Many people stop and wonder what Elmo has to do with L. Many people, like you (yes, that's you, the the fat guy there), don't know what L has to do with Elmo! So let me explain. Of course,
oreos Elmo has to do with Elmo Elmo Elmo L as Elmo once was called "L-mo". Ah! You see! That! You see! No? Say it. "L-mo". Do you see it? No? Say it in slow-mocktion. "Llll-mmmmooooo". Ok, just move on already!
Come on, you do see. haha i can see your lies
See? You got it!
Anyway, Elmo hated E. Like you. But Barney, wanting to spread hatred and contempt around the world, did the most outrageous thing. He said hi to Elmo! Simply disgusting. Then Big Bird aka yew, added an "E" to Elmo. As Elmo hated Es, he decided to start a campaign of Ls. He went all over the world to tell people about the goodness of L, the goodness of L and the goodness of L. Obviously, some people were against it but they were smart. *Ooh!*. They committed suicide, not willing themselves to get killed by Elmo. How Smart! Those people who resisted L were called L fighters, and L for Launderetta joined in the fight to kill the L fighters. In the end, everybody submitted to the great L. And L for Launderetta was pleased.
L is also known as a blatant phallic symbol, used by men to do manly things such as raping women and asserting their absolute superiority. Infamous male Freud once said that "a cigar is just a cigar. However, L is a penis. My penis. I have used my penis to degrade, dehumanize, oppress, and kill both women and livestock. The letter L is entirely responsible, and is a manifestation of male superiority to both of these entities. Men are good because of L. Only L allows men to do this. That's why it's so fun.” Famously, Michael Jackson used the letter L to seduce and explore the body cavities of several small children. The harmful effects and phallic nature of L simply cannot be ignored, even when it is only written as l. It looks like a penis. Nietzsche reports that L also feels like a penis.

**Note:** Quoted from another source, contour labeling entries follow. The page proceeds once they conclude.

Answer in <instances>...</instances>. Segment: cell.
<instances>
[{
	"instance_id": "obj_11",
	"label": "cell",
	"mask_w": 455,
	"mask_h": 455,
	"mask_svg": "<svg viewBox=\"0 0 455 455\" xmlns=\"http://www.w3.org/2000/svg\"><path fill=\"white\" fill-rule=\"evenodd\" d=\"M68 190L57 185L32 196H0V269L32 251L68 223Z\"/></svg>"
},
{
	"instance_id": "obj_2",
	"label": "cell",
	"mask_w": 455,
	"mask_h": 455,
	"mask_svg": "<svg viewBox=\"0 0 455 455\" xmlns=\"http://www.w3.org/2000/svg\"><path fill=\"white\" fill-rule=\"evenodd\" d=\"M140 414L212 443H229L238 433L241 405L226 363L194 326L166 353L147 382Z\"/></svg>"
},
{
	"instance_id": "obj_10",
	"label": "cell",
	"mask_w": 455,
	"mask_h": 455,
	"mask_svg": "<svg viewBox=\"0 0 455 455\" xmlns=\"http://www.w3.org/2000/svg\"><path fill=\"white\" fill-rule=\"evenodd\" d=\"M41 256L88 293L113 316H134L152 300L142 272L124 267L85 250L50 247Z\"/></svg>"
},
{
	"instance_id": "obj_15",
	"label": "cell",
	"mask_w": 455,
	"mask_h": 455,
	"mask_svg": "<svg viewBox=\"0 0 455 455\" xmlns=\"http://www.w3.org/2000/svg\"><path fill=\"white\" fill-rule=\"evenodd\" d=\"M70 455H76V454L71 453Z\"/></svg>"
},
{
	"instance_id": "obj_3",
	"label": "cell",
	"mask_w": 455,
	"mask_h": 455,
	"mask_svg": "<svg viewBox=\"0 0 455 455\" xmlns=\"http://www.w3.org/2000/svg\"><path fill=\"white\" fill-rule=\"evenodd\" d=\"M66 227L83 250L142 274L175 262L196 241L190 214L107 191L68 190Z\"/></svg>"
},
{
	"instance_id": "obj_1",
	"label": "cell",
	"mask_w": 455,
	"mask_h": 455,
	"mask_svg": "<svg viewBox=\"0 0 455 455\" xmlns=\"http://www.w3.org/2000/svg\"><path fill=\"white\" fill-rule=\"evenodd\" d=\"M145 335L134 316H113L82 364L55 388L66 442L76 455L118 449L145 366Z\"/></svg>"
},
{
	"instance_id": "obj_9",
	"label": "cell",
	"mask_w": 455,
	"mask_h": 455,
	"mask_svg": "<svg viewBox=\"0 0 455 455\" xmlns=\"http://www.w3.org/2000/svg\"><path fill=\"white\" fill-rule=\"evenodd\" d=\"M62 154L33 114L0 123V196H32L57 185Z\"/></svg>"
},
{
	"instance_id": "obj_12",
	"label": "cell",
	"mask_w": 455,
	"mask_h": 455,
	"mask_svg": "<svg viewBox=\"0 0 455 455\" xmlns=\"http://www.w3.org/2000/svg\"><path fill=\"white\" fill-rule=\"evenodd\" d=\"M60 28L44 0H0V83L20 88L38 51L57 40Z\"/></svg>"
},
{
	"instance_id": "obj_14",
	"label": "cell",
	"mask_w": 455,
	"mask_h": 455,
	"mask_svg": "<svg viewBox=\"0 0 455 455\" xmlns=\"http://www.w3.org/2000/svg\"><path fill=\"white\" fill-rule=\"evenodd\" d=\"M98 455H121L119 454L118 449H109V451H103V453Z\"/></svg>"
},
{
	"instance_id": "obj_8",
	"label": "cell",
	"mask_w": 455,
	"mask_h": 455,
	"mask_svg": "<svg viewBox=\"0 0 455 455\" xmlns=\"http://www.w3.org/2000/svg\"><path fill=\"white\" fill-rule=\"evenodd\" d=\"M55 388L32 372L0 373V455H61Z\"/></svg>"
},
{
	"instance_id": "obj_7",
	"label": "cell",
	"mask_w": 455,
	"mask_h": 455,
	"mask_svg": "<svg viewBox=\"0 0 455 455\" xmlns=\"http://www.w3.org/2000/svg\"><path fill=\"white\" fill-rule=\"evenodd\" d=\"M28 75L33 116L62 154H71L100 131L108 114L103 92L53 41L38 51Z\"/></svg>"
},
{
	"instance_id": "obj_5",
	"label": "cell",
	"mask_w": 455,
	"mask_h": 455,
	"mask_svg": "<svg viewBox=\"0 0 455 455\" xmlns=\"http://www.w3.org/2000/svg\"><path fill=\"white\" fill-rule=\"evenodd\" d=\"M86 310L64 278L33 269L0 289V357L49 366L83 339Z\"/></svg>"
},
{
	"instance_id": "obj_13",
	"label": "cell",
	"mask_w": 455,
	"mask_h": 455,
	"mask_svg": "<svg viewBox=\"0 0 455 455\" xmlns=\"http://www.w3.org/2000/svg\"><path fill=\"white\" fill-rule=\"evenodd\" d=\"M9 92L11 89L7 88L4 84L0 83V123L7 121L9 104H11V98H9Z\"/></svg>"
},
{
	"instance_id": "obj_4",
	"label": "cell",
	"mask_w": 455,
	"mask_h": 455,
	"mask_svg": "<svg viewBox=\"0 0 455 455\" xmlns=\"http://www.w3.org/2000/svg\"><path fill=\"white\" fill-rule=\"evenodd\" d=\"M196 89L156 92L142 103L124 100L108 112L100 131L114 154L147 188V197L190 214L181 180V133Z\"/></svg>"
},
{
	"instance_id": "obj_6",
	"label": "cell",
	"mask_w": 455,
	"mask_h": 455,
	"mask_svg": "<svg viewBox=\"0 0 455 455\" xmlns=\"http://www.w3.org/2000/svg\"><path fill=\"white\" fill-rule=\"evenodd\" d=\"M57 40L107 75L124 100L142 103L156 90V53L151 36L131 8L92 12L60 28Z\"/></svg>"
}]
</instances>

- Uncyclopedia got it to a "FEATURED" status in Sesame Street
- Successfully made millions of scientists take a long time to write their name.
- Helped Lindsay Lohan have the world record in taking the longest time to write her name - 2 Ls.
- Became one of the internet's most used letters, thanks to erm... "lol".
- After a long and passionate string of nights with the letter Я, L was the father of Stalin, Worf and Caesar.